You are viewing a plain text version of this content. The canonical link for it is here.
Posted to fop-users@xmlgraphics.apache.org by "dvineshkumar@gmail.com" <dv...@gmail.com> on 2015/08/11 16:36:51 UTC
Re: FOP2.0 taking more time format complex script documents
Hi,
After analysis, found a bug in MultiByteFont::findGlyphIndex() method.
In FOP2.0, MultiByteFont::findGlyphIndex() method, for loop is continous
even after a glyph character is found. Updated the findGlyphIndex() method
to terminate the loop once the glyph character is found and performance got
improved much. Refer below existing and updated method.
Existing:
public int findGlyphIndex(int c) {
int idx = c;
int retIdx = SingleByteEncoding.NOT_FOUND_CODE_POINT;
// for most users the most likely glyphs are in the first cmap
segments (meaning the one with
// the lowest unicode start values)

Task brief:
Answer these questions about the FOP post above:
(a) On what date was the message posted?
(b) In which method was the bug found?
(c) What change was made to that method's loop?

Information supplied:
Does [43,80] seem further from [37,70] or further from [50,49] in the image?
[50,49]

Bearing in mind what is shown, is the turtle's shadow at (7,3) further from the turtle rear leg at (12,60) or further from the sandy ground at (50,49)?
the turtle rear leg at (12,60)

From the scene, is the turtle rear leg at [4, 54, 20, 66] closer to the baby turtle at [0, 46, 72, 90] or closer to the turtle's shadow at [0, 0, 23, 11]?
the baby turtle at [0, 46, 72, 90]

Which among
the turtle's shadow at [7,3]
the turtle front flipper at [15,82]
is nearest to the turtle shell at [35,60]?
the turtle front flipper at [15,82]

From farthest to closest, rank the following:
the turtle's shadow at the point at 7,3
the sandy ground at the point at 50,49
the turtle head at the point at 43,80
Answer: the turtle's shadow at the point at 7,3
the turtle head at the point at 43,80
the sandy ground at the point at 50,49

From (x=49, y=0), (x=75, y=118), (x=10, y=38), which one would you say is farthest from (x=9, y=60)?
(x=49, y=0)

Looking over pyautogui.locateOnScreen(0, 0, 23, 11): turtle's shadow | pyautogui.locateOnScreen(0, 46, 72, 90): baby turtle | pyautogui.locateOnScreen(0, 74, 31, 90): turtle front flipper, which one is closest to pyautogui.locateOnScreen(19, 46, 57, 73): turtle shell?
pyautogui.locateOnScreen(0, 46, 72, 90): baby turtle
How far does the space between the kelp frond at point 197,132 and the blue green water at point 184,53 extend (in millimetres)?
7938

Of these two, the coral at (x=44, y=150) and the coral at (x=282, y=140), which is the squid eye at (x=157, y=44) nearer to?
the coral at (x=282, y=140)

---

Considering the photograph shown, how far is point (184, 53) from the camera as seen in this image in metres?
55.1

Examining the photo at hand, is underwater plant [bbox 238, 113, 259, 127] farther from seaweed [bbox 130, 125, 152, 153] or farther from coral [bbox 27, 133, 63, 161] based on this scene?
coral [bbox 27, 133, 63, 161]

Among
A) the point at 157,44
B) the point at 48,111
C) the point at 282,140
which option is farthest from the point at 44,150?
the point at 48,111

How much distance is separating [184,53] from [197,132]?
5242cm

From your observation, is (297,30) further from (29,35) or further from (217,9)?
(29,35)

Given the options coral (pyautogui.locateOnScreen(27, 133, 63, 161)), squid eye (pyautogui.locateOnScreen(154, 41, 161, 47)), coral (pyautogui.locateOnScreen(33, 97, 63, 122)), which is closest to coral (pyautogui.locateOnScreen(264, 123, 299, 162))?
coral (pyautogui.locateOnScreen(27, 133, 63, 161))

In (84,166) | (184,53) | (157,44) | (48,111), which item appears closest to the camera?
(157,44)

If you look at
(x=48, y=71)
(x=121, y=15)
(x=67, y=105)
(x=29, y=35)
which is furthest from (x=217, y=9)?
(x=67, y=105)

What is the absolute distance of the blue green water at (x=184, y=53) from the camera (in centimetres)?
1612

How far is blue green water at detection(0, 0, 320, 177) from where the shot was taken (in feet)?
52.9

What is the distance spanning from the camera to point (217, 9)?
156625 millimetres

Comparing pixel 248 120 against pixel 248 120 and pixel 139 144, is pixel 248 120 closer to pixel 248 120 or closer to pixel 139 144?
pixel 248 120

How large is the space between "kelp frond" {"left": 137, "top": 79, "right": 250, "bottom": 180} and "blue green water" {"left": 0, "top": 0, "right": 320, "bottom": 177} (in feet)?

Written response:
(a) 2015/08/11
(b) MultiByteFont::findGlyphIndex()
(c) It was updated to terminate the loop once the glyph character is found.